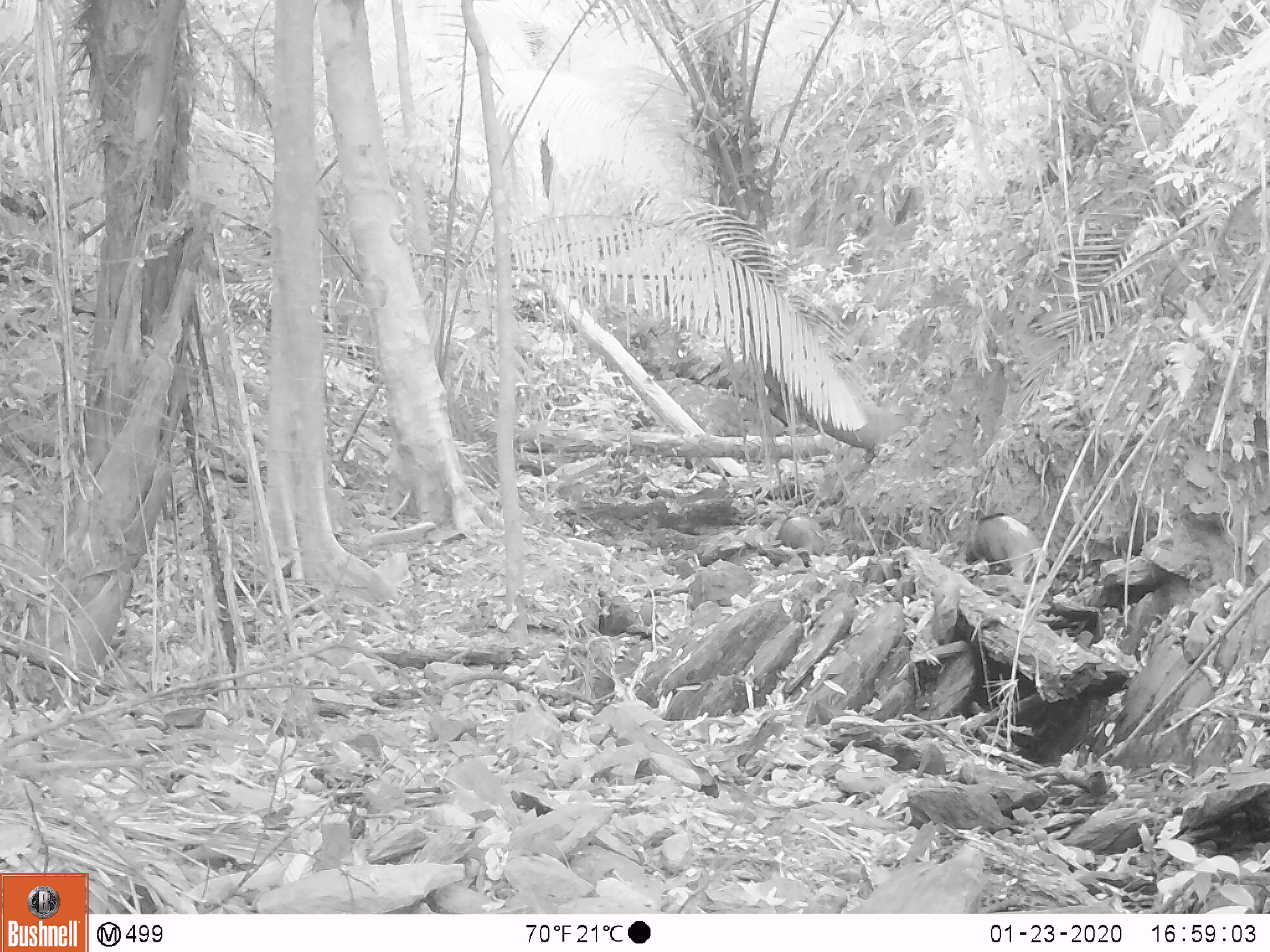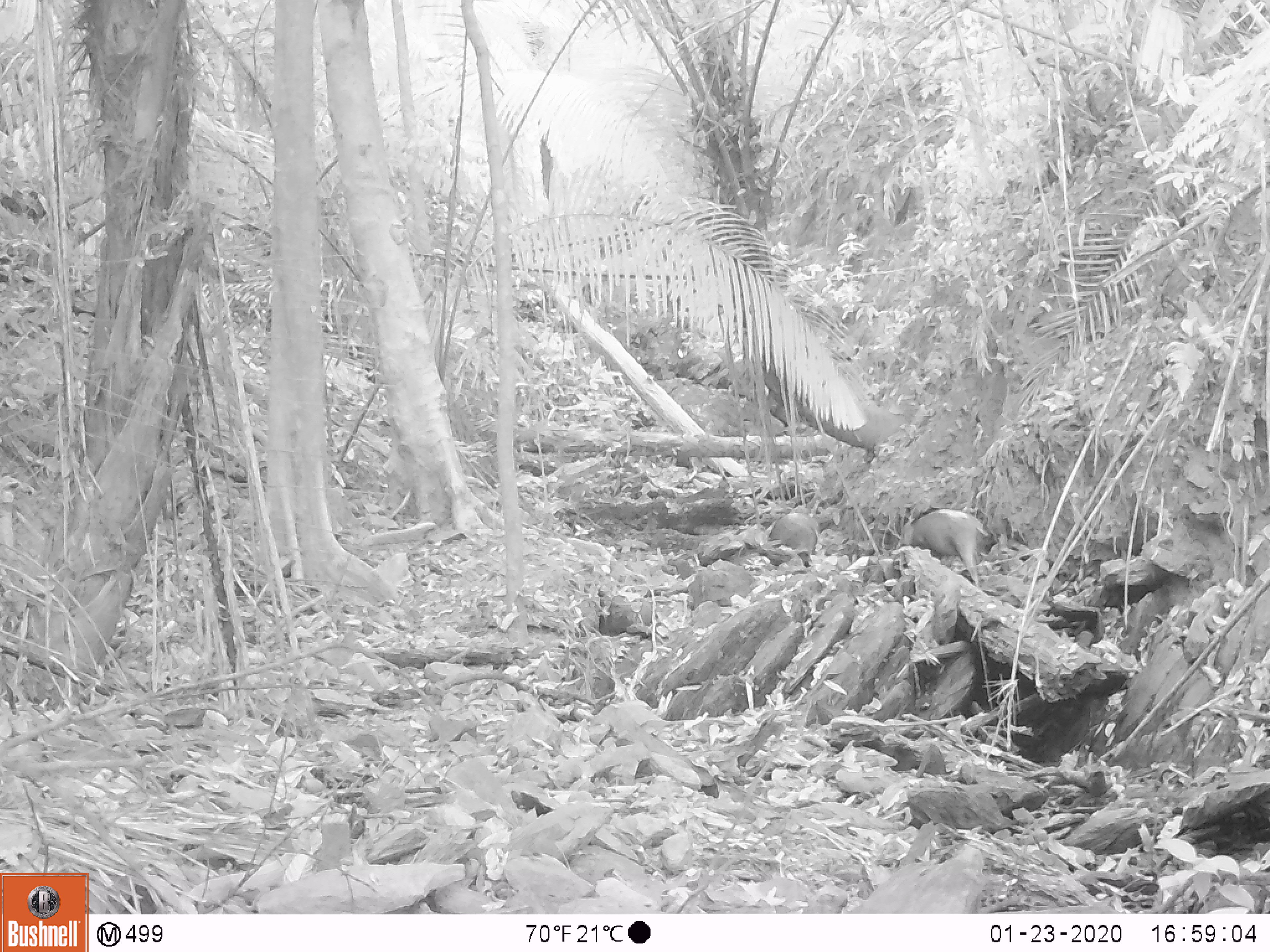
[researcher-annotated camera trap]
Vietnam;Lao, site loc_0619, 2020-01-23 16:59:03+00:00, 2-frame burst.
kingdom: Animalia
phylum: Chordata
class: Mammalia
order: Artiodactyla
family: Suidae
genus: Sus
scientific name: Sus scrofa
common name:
════════════════
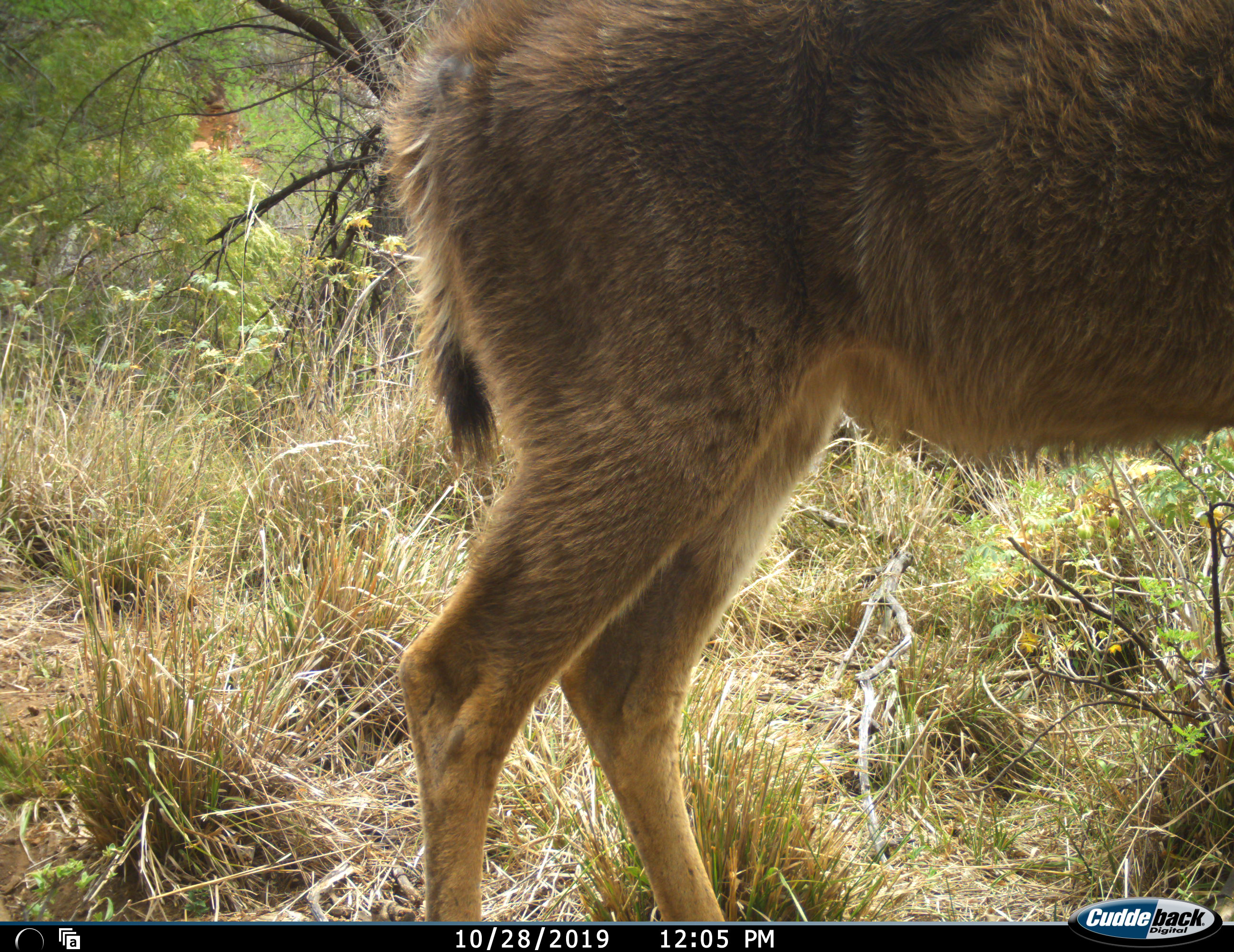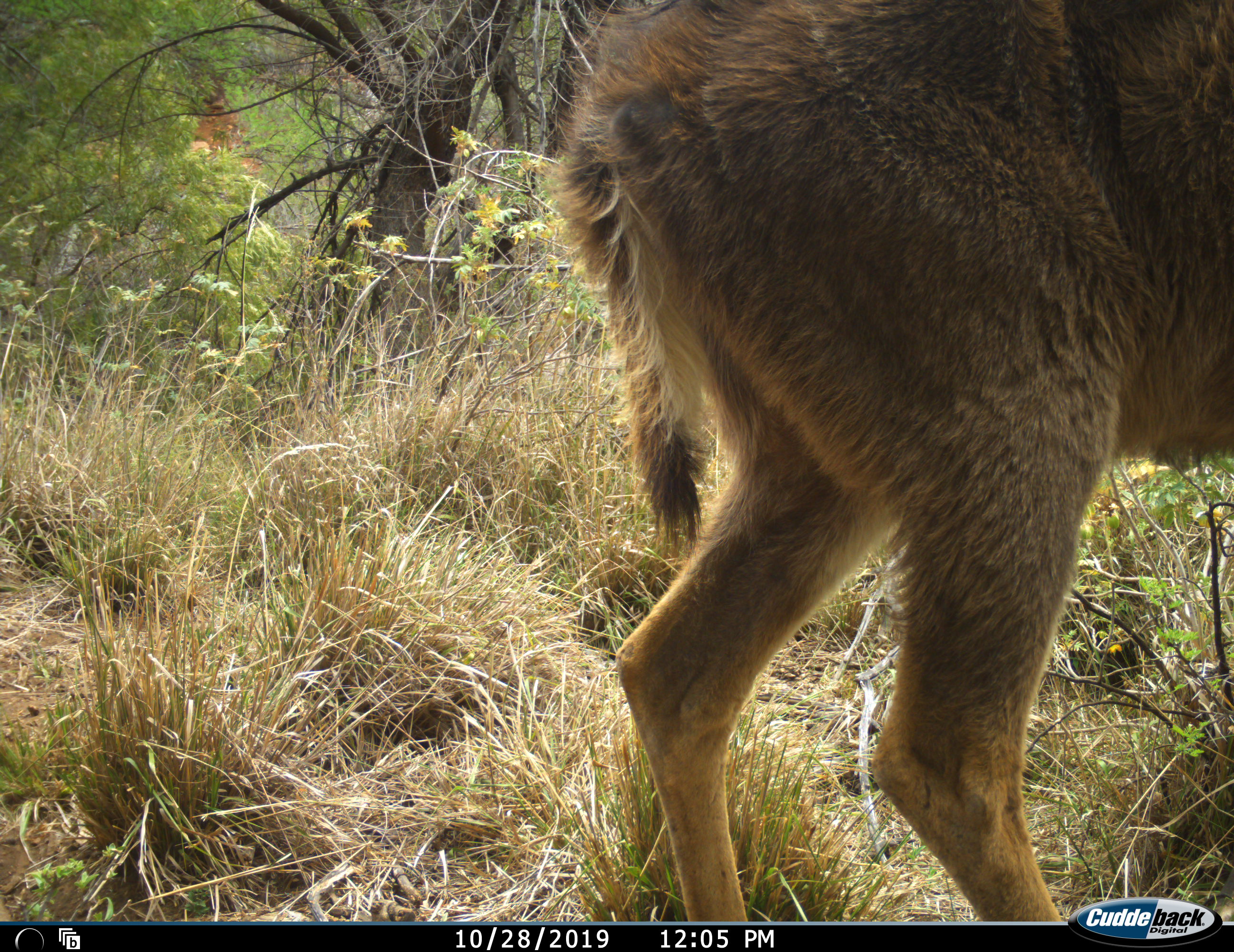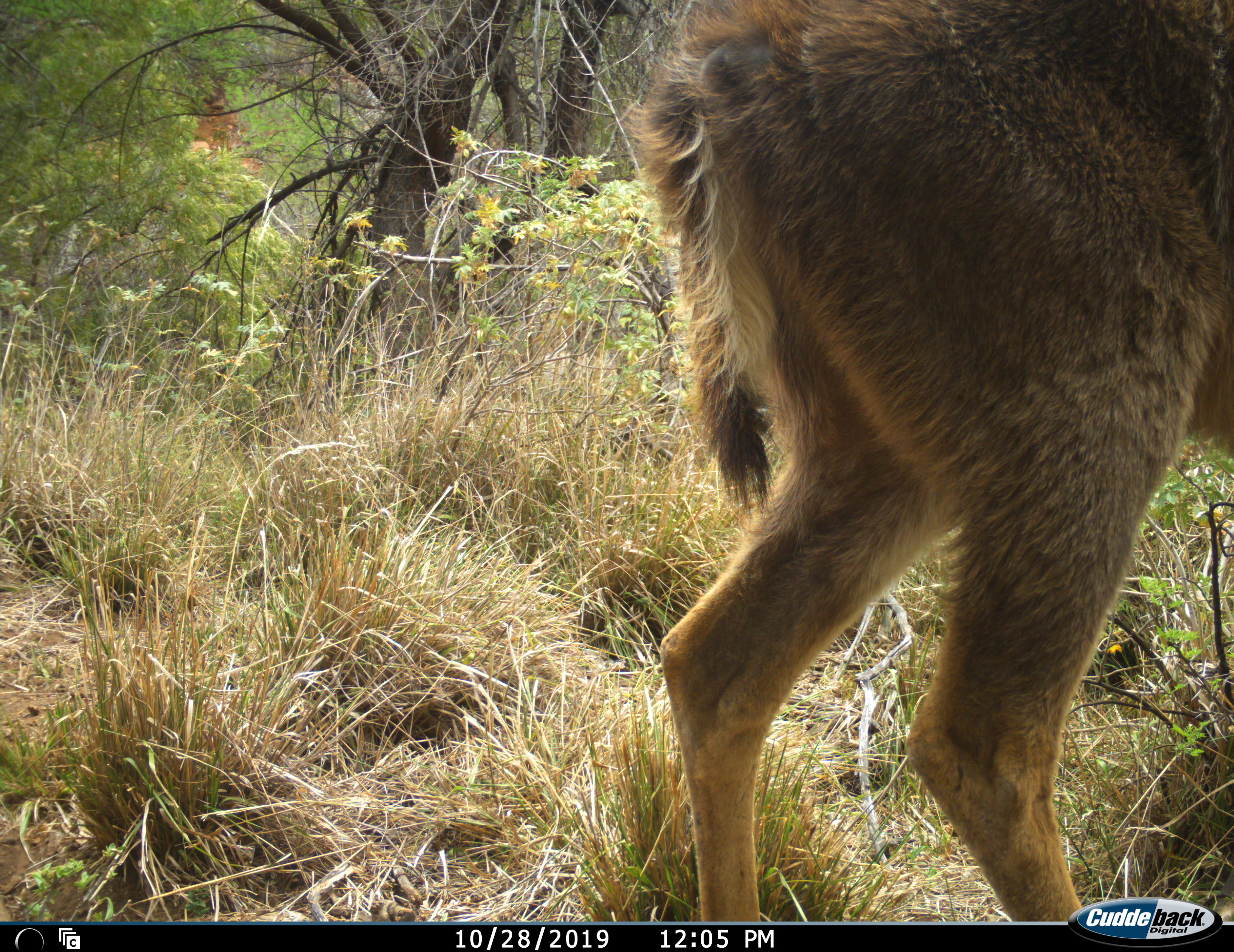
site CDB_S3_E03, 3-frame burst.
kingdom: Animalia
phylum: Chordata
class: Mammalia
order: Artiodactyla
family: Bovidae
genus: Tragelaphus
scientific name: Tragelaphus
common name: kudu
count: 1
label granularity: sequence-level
════════════════
What the task asks - Scan the entries above for the line containing "common name: kudu", and copy it and all lines after it exactly, down to and including the line containing "label granularity: sequence-level".

Exercise solution -
common name: kudu
count: 1
label granularity: sequence-level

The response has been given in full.